Les services publics d’eau et d’assainissement constituent des services publics à caractères industriel et commercial et sont, à ce titre, soumis à un régime juridique mixte, associant des règles de droit public et des règles de droit privé.
Les 3 grands principes applicables aux services publics :
Le principe d’égalité
Interdit de traiter différemment les usagers qui se trouvent dans la même situation ; cela concerne les tarifs mais aussi les modalités d’accès etc. Il existe néanmoins quelques exceptions.
Le principe de continuité
Oblige à faire fonctionner le service sans interruption (sauf cas de force majeure évidemment ou nécessités de service).
Le principe d’adaptation constante ou de « mutabilité »
Permet de modifier à tout moment, pour motif d’intérêt général, l’organisation, la consistance et les conditions d’exécution du service. Ces modifications s’imposent pour ce qui les concernent, aussi bien aux usagers qu’aux éventuels intervenants.
L’organisation du service relève fondamentalement du droit public. Ainsi, tous les actes réglementaires s’y rapportant sont des actes administratifs. Ils sont donc soumis aux obligations de transmission au contrôle de légalité, aux règles d’accès aux documents administratifs… Les collectivités et leurs éventuelles régies, en tant qu’établissement publics, sont soumises aux règles de la commande publique et de la comptabilité publique.
Les litiges éventuels relatifs à l’application de ces règles relèvent de la justice administrative.

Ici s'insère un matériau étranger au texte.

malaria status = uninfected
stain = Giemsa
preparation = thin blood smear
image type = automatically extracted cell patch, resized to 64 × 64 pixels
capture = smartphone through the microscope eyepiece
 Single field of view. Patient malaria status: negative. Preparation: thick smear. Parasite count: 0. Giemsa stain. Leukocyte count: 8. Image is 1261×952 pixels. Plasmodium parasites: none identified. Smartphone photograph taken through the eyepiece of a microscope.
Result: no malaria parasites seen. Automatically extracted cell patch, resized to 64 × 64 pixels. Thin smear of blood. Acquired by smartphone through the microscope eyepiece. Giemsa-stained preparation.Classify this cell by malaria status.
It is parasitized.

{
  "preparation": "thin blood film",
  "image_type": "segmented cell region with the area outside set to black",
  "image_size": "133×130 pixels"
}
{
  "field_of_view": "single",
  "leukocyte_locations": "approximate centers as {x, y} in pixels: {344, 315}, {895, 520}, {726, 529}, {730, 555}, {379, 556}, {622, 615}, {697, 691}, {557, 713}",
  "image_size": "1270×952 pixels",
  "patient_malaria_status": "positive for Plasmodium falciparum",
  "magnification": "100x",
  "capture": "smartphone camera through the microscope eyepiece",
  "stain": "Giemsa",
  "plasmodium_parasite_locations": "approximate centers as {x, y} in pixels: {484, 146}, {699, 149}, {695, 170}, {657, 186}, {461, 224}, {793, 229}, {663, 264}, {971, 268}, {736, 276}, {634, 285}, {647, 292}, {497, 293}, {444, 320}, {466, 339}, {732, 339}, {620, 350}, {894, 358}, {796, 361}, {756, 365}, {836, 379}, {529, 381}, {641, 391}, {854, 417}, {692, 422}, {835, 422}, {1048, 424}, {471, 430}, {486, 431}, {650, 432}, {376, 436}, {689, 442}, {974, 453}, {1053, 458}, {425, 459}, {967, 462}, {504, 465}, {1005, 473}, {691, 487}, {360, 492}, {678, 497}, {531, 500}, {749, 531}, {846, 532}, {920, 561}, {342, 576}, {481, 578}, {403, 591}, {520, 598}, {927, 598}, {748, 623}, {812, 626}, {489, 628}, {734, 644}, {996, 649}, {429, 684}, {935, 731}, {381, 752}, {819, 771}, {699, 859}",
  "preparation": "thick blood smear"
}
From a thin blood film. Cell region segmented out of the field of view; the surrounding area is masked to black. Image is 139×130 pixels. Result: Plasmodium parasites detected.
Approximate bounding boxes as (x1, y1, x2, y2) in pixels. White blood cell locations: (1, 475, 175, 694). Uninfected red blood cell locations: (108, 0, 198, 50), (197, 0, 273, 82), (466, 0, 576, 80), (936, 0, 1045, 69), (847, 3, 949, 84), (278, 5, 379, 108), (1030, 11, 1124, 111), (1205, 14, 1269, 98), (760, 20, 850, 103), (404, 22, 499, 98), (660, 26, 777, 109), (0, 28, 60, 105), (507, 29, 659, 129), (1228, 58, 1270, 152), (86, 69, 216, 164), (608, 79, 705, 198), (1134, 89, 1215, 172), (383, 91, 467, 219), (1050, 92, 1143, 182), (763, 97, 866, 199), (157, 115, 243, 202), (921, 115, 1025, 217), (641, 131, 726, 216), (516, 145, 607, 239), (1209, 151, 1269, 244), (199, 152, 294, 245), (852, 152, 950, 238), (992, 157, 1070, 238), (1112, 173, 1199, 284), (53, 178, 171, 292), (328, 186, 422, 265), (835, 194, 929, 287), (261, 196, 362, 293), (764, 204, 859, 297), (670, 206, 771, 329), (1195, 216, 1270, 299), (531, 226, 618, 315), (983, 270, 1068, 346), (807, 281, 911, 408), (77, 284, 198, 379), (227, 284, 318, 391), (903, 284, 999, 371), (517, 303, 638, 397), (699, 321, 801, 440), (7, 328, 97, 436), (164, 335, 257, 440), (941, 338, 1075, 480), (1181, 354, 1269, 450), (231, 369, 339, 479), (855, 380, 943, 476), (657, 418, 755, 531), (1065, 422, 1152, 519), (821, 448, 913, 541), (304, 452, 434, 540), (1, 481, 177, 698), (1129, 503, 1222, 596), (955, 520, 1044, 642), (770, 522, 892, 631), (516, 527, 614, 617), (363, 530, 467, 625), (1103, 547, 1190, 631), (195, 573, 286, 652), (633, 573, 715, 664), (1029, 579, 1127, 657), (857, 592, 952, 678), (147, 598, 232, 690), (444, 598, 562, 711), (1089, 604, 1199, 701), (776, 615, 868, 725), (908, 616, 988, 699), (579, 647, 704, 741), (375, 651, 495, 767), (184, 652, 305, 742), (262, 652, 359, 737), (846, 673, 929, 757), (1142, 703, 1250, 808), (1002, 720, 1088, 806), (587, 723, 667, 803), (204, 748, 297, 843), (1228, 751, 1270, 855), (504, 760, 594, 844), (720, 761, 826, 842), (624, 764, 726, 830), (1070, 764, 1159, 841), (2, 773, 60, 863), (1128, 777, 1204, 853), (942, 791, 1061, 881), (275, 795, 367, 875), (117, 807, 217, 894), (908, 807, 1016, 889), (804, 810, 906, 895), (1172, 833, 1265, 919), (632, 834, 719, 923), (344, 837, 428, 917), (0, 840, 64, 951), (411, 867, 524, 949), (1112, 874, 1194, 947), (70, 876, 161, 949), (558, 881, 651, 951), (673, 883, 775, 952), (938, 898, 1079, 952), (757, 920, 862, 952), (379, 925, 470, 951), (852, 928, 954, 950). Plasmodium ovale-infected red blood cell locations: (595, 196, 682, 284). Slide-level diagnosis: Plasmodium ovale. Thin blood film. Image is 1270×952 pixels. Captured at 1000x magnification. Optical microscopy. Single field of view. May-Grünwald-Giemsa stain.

Mais les services publics à caractère industriel et commercial (SPIC), telle la distribution publique d’eau potable, l’assainissement des eaux usées etc., sont soumis à des règles particulières en matière de financement (voir ci-après) et sont en outre soumis aux règles de droit privé dans leurs relations avec :
Leurs usagers qui se voient appliquer les règles du code de la consommation, la prohibition des clauses abusives etc. Les litiges éventuels entre le service et ses usagers relatifs à l’application de ces règles relève de la justice judiciaire : facturation, inapplication par l’une ou l’autre des parties du contrat d’abonnement (ou du règlement du service)…
Leurs employés : les agents des collectivités affectés à l’exploitation de SPIC doivent en principe être employés dans les conditions du droit privé, y compris agents publics détachés ; le code du travail leur est applicable et les litiges relève de la juridiction des prud’hommes.
Il subsiste toutefois une tolérance ancienne pour l’emploi d’agents publics.